*Texte de l'exercice*
====

De même, l'article 37 modifie profondément les conditions dans lesquelles les établissements de santé peuvent utiliser des dispositifs médicaux et obtenir leur prise en charge par l'assurance maladie. A l'heure actuelle, depuis la mise en place de la tarification à l'activité (T2A), deux modalités de financement cohabitent. La première, celle de droit commun, consiste en l'intégration des dispositifs médicaux dans les tarifs des groupes homogènes de séjour (GHS). Toutefois, comme l'a présenté à la mission M. François-Xavier Selleret, directeur général de l'offre de soins (DGOS) au ministère des affaires sociales et de la santé, certains dispositifs médicaux implantables sont remboursés en sus des GHS, pour des raisons médicales et de coût. D'après ses explications, « il faudrait que leur prix, pour une pathologie donnée, ne varie pas pour qu'ils puissent être inclus dans un séjour. Or, pour les deux grandes familles de dispositifs médicaux implantables, en cardiologie et en orthopédie, la dispersion des coûts est souvent supérieure à 30 % » .

Ces produits sont donc inscrits sur une « liste en sus », selon l'expression consacrée, et bénéficient d'un remboursement intégral de la part prise en charge par l'assurance maladie. Ils doivent obligatoirement figurer, au préalable, sur la LPP. Leur suivi est facilité et ils ont, dans certains cas, déjà fait l'objet d'une évaluation par la CNEDiMTS.

Ce n'est pas le cas des dispositifs médicaux intégrés aux GHS, qui ne sont soumis à aucune étude particulière et dont la connaissance même, tant au niveau de la consommation que du rapport, pour chacun, entre bénéfices et risques, est limitée.

Dans ce contexte, l'article 37 de la loi a limité la prise en charge des dispositifs médicaux, entrant dans des catégories homogènes prédéterminées, achetés et utilisés par les établissements de santé, à ceux inscrits sur une liste établie par les ministres de la santé et de la sécurité sociale, après avis de la CNEDiMTS. Pour y figurer, un dispositif médical devra soit avoir fait la preuve de son efficacité clinique, soit démontrer des spécifications techniques particulières, soit avoir montré son efficience au regard des alternatives thérapeutiques disponibles. La CNEDiMTS sera chargée du traitement des demandes d'inscription au regard de ces critères et pourra exiger que des études complémentaires soient réalisées. Les hôpitaux qui achèteraient des dispositifs médicaux appartenant à ces catégories homogènes mais ne figurant pas sur cette liste s'exposeraient à des sanctions, tout comme les fabricants qui refuseraient de réaliser les éventuelles études cliniques demandées.

====

*Extraits de données*
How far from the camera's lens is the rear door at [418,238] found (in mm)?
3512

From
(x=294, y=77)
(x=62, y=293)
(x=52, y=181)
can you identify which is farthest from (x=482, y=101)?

====

*Travail à faire*
1. Recopiez le passage du texte sur les dispositifs médicaux qui commence par « Ce n'est pas » et se poursuit jusqu'à « risques, est limitée. », en substituant « restreinte » à « limitée ».
2. D'après le texte sur les dispositifs médicaux, quelle est souvent la dispersion des coûts pour les deux grandes familles de dispositifs médicaux implantables ?
Le listing constitue un matériau indépendant du texte sur les dispositifs médicaux.

*Réponses*
1.
Ce n'est pas le cas des dispositifs médicaux intégrés aux GHS, qui ne sont soumis à aucune étude particulière et dont la connaissance même, tant au niveau de la consommation que du rapport, pour chacun, entre bénéfices et risques, est restreinte.

2. Elle est souvent supérieure à 30 %.